The municipality of Windeck-Schlader is situated in a landscape distinguished by its topography and the winding course of the River Sieg, a tributary of the Rhein. During the industrial revolution the area was partially reshaped in order to make it more efficient for production, power generation, and transport. Through the overlapping of landscape morphology and human intervention, a diverse variety of sub-spaces with distinctive views has developed. At the same time there is a lack of clear transition between public open space and the adjacent natural areas.

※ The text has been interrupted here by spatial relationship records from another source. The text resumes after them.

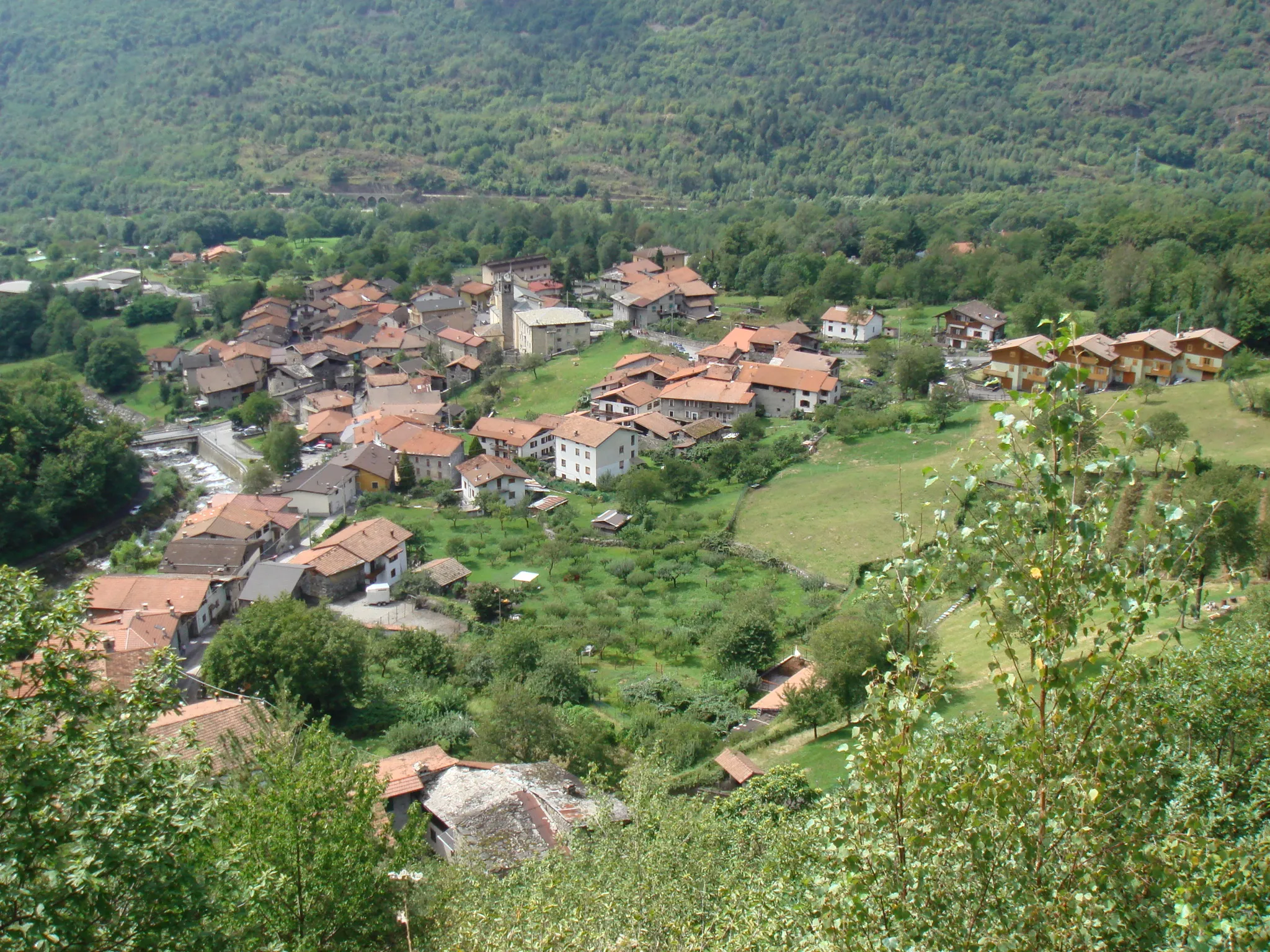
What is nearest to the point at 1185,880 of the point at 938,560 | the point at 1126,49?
the point at 938,560

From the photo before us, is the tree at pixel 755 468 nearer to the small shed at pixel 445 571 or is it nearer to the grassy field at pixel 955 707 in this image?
the small shed at pixel 445 571

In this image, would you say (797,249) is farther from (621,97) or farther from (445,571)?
(621,97)

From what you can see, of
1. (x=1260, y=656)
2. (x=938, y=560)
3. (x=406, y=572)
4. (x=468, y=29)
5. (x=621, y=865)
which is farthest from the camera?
(x=468, y=29)

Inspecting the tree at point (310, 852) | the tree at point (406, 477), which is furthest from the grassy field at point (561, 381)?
the tree at point (310, 852)

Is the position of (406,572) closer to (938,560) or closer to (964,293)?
(938,560)

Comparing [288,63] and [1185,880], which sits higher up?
[1185,880]
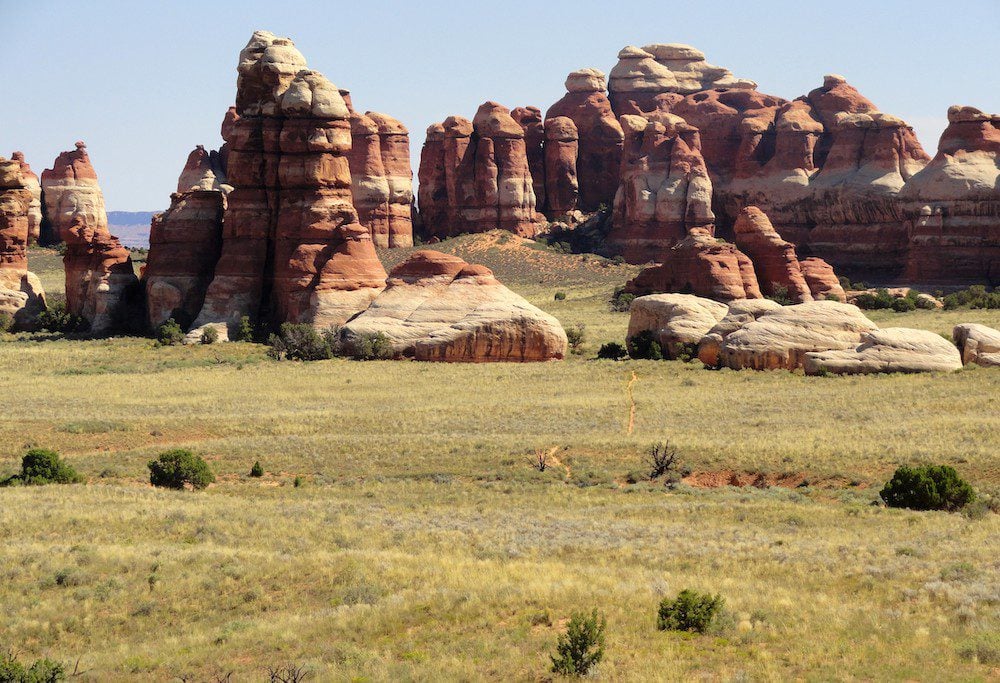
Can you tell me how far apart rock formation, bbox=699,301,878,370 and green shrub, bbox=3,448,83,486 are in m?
25.0

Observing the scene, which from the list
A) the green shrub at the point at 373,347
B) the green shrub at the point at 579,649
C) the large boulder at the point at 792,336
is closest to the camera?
the green shrub at the point at 579,649

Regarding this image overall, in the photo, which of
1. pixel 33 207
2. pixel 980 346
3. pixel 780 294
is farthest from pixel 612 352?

Three spatial interventions are proposed:

  • The railway embankment shall be strengthened and more effectively integrated as a central axis of the existing network of roads and pathways.
  • By emphasizing their relationship to the surrounding landscape, a series of 'special places' will be highlighted.
  • The existing network of walking and cycling paths will be expanded and emphasized by distinctive squares at important intersections and forks in the road.

The railway line will be more effectively integrated to serve as a central axis connecting public open spaces. An uninterrupted walking and biking trail is suggested for both sides of the railway embankment. ‘Balconies’ and ‘diversions’ along the railway trail emphasize important outlook points and mark adjoining pathways.

The original façade of the train station shall be exposed again. Based on the existing structure of the façade, generous openings are proposed to connect the ground floor area with the entry plaza. The building shall serve as a central information point, providing documentation about the surrounding landscape and the Sieg Waterfall.

The area around Hoeffers Pond is characterized by a very dense woodland. Restrained woodland clearing and felling of large branches should restore visual relationships between the railway embankment, the swampy outlet of the Sieg, and the Copperworks Station Cultural Center.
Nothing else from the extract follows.